= Albert Lee Ueltschi =

American aviator (1917–2012)

Albert Lee Ueltschi (May 15, 1917 – October 18, 2012) is considered the father of modern flight training and was the founder of FlightSafety International. Ueltschi was once personal pilot to Juan Trippe and an associate to Charles Lindbergh. On July 21, 2001, he was enshrined at Dayton, Ohio in the National Aviation Hall of Fame, along with test pilot Joe Engle, United States Marine Corps flying ace Marion Carl, and USAF ace Robin Olds. In 2013, Flying magazine ranked Ueltschi number 13 on its list of the "51 Heroes of Aviation".

==Life and career==
Al Ueltschi was born and raised in Franklin County, Kentucky. He was the youngest of seven children of Robert and Lena Ueltschi. For the first four years of schooling he attended a one-room school in Choateville, Kentucky until the family moved to Frankfort, Kentucky. Inspired by the new White Castle in town, at age 16 he opened a hamburger stand named "Little Hawk" across town from the chain restaurant and near his high school to pay for flying lessons. His first airplane, purchased using profits earned from Little Hawk, was a Waco 10. Ueltschi attended the University of Kentucky for a year but dropped out and instead started a barnstorming career, eventually teaching student pilots at the Queen City Flying Service in Cincinnati. On one occasion, he survived falling out of his airplane while on an instruction flight, parachuting into a briar patch while his student landed safely on his own.

He began his career with Pan Am in 1941 as Juan Trippe's private pilot, retiring in 1968 at the age of 50. While employed with Pan Am, Ueltschi married his wife Eileen in June 1944.

He founded FlightSafety International in 1951, the world's foremost aviation training organization, after noticing that corporate pilots did not receive the same rigorous training as airline pilots had. His first endorsement came from Trippe, who was President of Pan Am at the time. Ueltschi stepped down as President of FlightSafety in 2003, yet remained Chairman. The motto he started with still remains with FlightSafety today: "The best safety device in any aircraft is a well-trained crew." Berkshire Hathaway acquired FlightSafety in late 1996.

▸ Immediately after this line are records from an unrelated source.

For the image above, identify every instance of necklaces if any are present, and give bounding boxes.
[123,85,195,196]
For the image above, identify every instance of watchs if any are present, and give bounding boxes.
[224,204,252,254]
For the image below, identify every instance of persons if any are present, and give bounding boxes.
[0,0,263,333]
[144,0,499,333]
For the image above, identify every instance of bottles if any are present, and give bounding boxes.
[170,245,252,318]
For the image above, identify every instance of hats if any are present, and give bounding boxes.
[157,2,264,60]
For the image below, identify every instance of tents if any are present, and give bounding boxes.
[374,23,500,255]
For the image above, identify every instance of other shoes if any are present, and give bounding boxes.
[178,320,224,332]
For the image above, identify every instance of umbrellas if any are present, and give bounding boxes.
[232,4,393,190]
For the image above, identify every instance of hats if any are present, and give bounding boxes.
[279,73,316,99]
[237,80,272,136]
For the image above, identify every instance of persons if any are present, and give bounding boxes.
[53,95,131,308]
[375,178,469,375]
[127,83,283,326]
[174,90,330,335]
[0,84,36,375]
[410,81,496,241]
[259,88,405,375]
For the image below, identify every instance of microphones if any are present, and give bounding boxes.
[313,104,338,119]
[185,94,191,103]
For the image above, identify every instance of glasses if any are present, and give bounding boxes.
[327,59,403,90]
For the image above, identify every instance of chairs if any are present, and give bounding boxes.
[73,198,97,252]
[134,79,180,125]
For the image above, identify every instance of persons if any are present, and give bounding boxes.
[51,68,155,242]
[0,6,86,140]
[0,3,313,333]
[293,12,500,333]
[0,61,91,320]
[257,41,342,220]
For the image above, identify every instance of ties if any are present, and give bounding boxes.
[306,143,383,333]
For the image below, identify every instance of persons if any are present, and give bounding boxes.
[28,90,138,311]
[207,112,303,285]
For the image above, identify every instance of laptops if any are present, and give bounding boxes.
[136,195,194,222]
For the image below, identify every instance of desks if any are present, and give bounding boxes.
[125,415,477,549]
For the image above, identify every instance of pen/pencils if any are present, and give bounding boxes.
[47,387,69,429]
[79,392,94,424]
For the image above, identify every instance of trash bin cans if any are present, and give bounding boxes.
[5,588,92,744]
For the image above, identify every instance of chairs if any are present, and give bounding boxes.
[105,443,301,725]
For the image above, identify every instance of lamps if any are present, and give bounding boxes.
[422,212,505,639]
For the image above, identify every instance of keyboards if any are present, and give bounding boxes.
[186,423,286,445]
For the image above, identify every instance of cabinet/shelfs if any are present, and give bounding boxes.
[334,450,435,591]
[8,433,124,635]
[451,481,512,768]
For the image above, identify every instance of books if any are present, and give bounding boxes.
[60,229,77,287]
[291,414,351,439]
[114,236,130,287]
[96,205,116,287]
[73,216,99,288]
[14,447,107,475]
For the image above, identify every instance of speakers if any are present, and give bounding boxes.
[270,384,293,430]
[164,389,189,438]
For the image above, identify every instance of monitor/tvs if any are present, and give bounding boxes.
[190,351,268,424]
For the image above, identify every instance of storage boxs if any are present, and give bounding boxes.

He spent his winters in Vero Beach, Florida, but worked daily in the warmer months at FlightSafety's headquarters at the Marine Air Terminal at LaGuardia Airport in Flushing, Queens, New York.

==Philanthropy==
Ueltschi helped launch and was a prolific contributor to Orbis International, a nonprofit, global development organization which operates a flying eye hospital (utilizing a specially equipped McDonnell Douglas DC-10) that offers sight-saving surgery and training to doctors around the world, and whose mission is to eliminate avoidable blindness in developing countries.

In 2010, Ueltschi cofounded HelpMeSee with his son Jim, to address cataract blindness in the developing world by training thousands of cataract specialists using techniques developed by Ueltschi himself.

On September 18, 2012, Ueltschi signed The Giving Pledge, noting his commitment to cataract relief.

The National Business Aviation Association offers the Al Ueltschi Award for Humanitarian Leadership, given in recognition of "the spirit of service demonstrated by humanitarian leaders within the business aviation community."